* TEXT UNDER STUDY *
Hidup Rakyat: Bersih 3.0 in KL


Soalan ditanyakan. Jawapan disediakan
The question has been asked. The answer is ready

I live in Kuala Lumpur, currently. My 32-hour stopover in February wasn’t enough, so seven weeks and six countries later, I came back. I’m here temporarily, but for a longer period of time than I spend in most places. I’ve been exploring the city, learning Malay, cooking and eating epic food, following lizards around, and waking up next to someone I’m completely smitten with. And last Saturday afternoon I found myself in front of the Lotus Hotel in the city centre, surrounded by protesters who had just been tear gassed.

Behind me, two young women were crying “Allāhu Akbar.” I got out of the way as a trampled body was carried into the hotel. Bottles of water were thrown to the street from the upstairs windows, and eventually a couple of emergency fire hoses were aimed from them as well, to cheers from the crowd down below. Protesters offered salt and water to each other. Riot police paced at the corner of the street, so I figured I wasn’t going anywhere for a while. Masjid Jamek LRT station was closed, but its metal shutters had been broken by people desperate to escape the gas, and police would later follow them in to beat them.


Hotel provides water to tear gas victims

I’d lost my friends shortly after the tear gas came out. We’d been heading towards the front of the demonstration when the first cloud of smoke appeared, and we’d turned back at once. When Kaz and Tom stopped at the corner to help trapped protesters escape over a railing, I was swept up in the rush. I was touched that strangers had wanted to protect me. I also felt a little sad and awkward at one point when I overtly received special attention because I was a foreigner, even though others around me had been considerably more affected by the tear gas. I had a face mask and a bottle of salt water, and had made it around the corner before things got worse and panic spread.


Panic as protesters try to get over barrier

Some Bersih basics: the Malay word for ‘clean’, Bersih is a movement for cleaner and fairer elections. Although some news outlets call it an opposition movement, that’s misleading – its supporters do include political parties, but the two categories are hardly interchangeable, and certainly plenty of protesters resent what they see as attempts by the opposition to hijack the movement. Bersih’s demands to clean up the electoral process are pretty basic, even boring: they’re not calling for anyone to resign, they’re not calling for regime change. They’re calling for things like indelible ink at polling stations. It is, therefore, quite hard to fathom why so much aggression is aimed at the movement, particularly its co-chair, Ambiga Sreenevasan, the recipient of numerous death threats.


Election Commission cheating voters. Resign!!!

Bersih 3.0, held this past Saturday, was intended to be a rally at Dataran Merdeka, a public square in central KL, but the authorities closed it off. Just a few days before Bersih, they offered a couple of alternative venues. These were far from the centre of town, hard for people to access, and too short notice for the Bersih organisers to change their plan, but still enabled the authorities to claim that they had made a reasonable offer. In the absence of access to Dataran Merdeka, the goal of Bersih was simply to hold a symbolic march to the barricades.

* EXTRACTED RECORDS *
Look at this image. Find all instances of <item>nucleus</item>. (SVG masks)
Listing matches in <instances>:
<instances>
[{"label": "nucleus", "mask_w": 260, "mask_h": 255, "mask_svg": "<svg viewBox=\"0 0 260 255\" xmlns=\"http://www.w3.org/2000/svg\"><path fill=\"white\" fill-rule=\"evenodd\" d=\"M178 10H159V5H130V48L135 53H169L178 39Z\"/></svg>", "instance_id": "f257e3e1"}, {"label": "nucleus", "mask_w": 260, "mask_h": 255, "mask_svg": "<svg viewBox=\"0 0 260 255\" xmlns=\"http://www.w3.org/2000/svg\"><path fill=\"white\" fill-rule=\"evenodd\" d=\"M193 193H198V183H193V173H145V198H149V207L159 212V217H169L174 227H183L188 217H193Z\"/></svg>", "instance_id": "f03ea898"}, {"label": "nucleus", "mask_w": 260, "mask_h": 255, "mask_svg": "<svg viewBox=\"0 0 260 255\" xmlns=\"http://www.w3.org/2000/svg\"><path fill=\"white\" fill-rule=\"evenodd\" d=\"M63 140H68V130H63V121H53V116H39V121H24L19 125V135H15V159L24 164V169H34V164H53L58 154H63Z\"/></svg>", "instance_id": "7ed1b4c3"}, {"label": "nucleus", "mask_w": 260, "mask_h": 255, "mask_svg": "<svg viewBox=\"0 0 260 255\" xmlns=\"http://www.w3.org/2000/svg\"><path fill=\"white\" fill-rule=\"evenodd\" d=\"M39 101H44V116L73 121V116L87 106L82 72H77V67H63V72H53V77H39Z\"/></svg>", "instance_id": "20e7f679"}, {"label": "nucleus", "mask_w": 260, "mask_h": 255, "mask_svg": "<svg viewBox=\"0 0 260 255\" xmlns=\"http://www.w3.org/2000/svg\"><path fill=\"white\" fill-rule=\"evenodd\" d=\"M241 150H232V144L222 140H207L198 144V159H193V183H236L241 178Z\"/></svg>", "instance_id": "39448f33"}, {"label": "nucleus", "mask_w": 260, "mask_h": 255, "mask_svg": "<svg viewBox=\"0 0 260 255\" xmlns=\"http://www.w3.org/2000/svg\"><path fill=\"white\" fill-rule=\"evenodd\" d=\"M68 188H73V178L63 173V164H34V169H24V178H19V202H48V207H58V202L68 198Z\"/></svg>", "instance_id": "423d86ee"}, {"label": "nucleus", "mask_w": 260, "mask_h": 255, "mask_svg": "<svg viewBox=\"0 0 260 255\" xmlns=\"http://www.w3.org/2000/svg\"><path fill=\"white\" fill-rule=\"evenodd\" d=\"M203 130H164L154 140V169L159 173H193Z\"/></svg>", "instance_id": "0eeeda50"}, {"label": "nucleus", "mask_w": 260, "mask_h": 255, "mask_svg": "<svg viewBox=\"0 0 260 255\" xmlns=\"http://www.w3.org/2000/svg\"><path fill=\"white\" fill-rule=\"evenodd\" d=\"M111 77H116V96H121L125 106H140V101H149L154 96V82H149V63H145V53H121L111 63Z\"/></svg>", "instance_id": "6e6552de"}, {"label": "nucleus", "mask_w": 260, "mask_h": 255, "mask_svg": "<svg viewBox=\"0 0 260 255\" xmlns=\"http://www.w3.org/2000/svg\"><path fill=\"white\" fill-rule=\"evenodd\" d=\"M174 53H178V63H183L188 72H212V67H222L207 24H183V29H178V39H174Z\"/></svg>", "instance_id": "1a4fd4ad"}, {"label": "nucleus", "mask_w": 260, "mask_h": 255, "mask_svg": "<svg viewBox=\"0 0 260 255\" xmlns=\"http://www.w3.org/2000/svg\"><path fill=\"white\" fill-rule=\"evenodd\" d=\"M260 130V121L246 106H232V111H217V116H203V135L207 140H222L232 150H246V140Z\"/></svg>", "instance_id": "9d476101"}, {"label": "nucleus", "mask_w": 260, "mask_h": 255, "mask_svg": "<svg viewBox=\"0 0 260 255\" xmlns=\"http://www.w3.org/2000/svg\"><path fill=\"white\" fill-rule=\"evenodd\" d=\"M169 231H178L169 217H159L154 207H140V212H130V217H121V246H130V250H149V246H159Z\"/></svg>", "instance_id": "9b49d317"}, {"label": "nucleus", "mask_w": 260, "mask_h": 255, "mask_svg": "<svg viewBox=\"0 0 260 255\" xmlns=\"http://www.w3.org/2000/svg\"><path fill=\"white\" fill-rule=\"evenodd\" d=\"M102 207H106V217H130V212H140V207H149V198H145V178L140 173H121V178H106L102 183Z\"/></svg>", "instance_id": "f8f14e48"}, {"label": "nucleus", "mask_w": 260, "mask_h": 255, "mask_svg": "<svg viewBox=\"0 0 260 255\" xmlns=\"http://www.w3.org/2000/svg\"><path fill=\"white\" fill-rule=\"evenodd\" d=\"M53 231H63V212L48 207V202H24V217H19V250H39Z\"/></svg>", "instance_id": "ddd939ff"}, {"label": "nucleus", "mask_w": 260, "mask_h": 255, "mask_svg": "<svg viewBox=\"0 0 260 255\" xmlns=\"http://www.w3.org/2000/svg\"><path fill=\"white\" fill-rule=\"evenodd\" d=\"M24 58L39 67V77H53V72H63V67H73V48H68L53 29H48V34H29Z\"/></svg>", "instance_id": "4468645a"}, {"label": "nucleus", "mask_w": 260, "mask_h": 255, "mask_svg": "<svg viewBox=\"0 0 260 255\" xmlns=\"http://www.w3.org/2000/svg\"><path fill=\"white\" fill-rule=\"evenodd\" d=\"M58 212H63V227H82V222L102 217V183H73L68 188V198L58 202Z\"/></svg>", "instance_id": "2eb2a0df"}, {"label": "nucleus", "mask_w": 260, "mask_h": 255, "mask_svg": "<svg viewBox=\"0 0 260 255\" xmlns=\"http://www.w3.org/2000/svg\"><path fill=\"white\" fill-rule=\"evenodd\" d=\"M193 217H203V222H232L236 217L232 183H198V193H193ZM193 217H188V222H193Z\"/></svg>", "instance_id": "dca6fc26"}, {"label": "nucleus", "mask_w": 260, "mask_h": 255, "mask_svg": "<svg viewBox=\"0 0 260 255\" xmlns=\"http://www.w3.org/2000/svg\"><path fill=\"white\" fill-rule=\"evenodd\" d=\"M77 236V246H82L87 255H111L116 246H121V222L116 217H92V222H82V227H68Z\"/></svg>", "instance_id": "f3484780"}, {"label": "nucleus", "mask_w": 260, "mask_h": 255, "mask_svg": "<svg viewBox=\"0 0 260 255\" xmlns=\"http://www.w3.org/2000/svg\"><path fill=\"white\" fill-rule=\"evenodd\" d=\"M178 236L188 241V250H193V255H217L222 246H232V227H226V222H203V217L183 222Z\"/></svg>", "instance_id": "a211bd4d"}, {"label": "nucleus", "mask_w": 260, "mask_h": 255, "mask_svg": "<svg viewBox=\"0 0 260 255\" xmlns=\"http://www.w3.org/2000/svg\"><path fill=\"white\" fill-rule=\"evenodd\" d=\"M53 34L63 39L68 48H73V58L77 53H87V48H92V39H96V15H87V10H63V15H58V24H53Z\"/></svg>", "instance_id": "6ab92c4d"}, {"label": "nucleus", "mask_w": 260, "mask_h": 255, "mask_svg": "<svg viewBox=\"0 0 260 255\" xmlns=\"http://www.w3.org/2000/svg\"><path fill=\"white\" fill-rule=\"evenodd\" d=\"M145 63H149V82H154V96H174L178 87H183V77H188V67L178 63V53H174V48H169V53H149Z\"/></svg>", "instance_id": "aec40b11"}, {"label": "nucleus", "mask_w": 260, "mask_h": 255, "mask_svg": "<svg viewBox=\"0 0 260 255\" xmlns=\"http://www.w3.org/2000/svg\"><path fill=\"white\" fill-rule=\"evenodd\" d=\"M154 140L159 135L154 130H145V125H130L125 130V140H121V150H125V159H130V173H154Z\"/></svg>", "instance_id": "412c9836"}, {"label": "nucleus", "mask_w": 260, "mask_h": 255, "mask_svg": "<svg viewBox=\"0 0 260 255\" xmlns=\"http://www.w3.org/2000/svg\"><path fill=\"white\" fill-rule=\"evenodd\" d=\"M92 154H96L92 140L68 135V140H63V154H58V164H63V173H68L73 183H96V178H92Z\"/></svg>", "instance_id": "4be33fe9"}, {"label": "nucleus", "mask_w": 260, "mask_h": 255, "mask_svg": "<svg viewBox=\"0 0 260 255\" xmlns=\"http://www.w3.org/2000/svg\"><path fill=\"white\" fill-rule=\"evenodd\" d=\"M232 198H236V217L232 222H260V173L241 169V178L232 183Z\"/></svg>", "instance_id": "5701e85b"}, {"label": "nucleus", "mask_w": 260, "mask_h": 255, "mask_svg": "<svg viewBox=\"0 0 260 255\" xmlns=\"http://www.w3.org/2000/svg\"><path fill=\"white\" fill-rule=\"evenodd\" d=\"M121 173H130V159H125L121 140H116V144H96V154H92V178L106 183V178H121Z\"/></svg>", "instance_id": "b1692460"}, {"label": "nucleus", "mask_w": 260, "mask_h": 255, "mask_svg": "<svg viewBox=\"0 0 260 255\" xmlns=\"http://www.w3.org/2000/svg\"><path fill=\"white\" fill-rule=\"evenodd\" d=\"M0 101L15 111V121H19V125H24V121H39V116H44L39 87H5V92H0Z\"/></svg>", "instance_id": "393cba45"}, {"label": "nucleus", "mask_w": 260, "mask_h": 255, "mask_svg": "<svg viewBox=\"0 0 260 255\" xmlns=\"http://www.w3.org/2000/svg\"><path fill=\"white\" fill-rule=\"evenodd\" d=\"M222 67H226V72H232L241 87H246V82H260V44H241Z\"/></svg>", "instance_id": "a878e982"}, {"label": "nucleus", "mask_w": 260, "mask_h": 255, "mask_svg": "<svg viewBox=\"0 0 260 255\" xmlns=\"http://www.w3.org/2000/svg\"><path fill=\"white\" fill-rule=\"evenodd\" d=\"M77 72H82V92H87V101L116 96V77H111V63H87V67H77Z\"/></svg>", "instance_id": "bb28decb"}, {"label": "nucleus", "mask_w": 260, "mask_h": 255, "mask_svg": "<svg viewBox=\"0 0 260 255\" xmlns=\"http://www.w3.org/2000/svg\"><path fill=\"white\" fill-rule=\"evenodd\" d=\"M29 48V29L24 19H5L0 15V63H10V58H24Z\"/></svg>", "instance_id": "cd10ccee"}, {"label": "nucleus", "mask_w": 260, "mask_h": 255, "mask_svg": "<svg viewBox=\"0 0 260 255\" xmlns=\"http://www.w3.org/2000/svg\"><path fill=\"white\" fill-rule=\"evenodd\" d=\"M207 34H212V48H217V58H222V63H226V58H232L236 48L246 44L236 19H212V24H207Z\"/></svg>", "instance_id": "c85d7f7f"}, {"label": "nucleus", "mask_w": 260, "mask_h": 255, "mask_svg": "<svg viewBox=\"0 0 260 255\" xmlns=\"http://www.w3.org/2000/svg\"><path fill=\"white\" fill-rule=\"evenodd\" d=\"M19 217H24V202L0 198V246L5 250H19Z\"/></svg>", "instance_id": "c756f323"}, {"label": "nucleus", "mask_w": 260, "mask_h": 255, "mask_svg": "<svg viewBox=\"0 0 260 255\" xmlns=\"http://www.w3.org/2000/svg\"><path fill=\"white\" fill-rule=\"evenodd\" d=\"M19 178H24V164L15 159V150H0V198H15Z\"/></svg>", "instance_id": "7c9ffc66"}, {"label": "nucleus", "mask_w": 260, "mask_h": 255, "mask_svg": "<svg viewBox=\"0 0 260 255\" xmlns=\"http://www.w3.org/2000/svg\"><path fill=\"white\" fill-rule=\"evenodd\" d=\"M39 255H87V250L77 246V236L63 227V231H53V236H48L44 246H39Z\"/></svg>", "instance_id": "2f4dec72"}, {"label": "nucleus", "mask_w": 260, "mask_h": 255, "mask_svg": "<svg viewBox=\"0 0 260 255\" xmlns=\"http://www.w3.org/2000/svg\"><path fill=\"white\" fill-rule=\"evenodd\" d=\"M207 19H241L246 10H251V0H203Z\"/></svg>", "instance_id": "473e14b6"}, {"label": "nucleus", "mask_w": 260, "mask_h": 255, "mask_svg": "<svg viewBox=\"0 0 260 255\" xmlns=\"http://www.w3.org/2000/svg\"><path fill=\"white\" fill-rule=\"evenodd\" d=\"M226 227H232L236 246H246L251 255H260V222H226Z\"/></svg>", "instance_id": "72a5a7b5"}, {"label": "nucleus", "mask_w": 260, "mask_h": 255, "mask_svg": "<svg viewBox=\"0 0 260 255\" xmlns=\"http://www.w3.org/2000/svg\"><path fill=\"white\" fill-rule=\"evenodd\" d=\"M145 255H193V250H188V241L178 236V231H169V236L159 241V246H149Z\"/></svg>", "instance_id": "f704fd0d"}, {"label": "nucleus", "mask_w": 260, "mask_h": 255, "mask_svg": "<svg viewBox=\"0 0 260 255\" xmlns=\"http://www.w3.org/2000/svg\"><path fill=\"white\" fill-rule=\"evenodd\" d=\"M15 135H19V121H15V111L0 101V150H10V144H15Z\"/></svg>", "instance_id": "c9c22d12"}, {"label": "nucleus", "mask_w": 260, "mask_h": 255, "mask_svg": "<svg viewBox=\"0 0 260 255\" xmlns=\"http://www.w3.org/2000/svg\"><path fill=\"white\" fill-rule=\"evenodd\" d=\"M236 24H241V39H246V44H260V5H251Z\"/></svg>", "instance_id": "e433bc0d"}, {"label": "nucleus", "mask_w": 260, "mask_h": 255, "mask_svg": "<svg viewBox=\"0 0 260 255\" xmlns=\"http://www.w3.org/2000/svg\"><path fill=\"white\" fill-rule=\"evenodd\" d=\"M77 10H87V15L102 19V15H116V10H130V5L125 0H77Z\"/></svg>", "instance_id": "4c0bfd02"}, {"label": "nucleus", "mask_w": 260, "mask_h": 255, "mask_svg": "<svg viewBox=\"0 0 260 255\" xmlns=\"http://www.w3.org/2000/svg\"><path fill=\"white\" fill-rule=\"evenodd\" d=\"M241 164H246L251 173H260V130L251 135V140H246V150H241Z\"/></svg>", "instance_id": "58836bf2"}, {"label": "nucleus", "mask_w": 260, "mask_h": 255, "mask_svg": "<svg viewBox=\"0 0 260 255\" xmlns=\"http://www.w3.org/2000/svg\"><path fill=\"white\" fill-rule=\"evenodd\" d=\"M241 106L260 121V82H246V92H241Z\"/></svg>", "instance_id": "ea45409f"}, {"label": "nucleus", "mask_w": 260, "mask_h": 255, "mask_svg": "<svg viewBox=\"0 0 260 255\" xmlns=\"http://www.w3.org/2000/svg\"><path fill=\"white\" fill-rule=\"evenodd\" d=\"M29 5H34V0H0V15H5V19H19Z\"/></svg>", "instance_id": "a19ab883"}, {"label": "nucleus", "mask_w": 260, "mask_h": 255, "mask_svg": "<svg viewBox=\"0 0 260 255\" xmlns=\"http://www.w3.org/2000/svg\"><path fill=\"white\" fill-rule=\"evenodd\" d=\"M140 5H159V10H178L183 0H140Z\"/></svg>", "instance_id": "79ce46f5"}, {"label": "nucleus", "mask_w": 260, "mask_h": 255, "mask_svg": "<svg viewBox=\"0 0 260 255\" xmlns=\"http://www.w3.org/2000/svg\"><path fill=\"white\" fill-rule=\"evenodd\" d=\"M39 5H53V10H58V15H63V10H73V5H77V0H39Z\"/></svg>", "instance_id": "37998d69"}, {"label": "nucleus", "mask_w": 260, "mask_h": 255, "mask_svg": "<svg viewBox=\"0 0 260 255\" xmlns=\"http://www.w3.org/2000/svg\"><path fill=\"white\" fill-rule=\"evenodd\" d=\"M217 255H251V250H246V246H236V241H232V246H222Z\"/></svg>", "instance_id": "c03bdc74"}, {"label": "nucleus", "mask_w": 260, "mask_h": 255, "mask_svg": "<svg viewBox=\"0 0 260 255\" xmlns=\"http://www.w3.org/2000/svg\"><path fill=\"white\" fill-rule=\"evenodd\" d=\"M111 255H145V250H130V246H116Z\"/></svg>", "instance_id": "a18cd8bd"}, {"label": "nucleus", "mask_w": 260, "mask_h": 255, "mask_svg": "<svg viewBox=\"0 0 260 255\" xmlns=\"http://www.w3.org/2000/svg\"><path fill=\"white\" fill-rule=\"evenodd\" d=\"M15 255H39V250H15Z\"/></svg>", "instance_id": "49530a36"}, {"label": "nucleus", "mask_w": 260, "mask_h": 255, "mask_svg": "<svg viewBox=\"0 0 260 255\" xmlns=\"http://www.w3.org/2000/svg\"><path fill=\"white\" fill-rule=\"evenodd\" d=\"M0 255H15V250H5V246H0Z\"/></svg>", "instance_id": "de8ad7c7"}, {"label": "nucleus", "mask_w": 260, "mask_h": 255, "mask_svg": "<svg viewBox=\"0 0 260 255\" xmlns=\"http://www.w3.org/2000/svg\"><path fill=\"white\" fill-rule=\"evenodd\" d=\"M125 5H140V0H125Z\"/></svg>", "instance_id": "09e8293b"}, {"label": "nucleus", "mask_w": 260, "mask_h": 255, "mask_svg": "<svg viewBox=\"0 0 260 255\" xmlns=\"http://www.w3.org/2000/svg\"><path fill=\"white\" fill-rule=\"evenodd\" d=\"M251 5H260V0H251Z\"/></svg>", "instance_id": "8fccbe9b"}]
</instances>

* ABOUT THIS TASK *
Reproduce the passage of the Bersih 3.0 piece from "Election Commission cheating" to "to the barricades.".

* ANSWER SPACE *
Election Commission cheating voters. Resign!!!

Bersih 3.0, held this past Saturday, was intended to be a rally at Dataran Merdeka, a public square in central KL, but the authorities closed it off. Just a few days before Bersih, they offered a couple of alternative venues. These were far from the centre of town, hard for people to access, and too short notice for the Bersih organisers to change their plan, but still enabled the authorities to claim that they had made a reasonable offer. In the absence of access to Dataran Merdeka, the goal of Bersih was simply to hold a symbolic march to the barricades.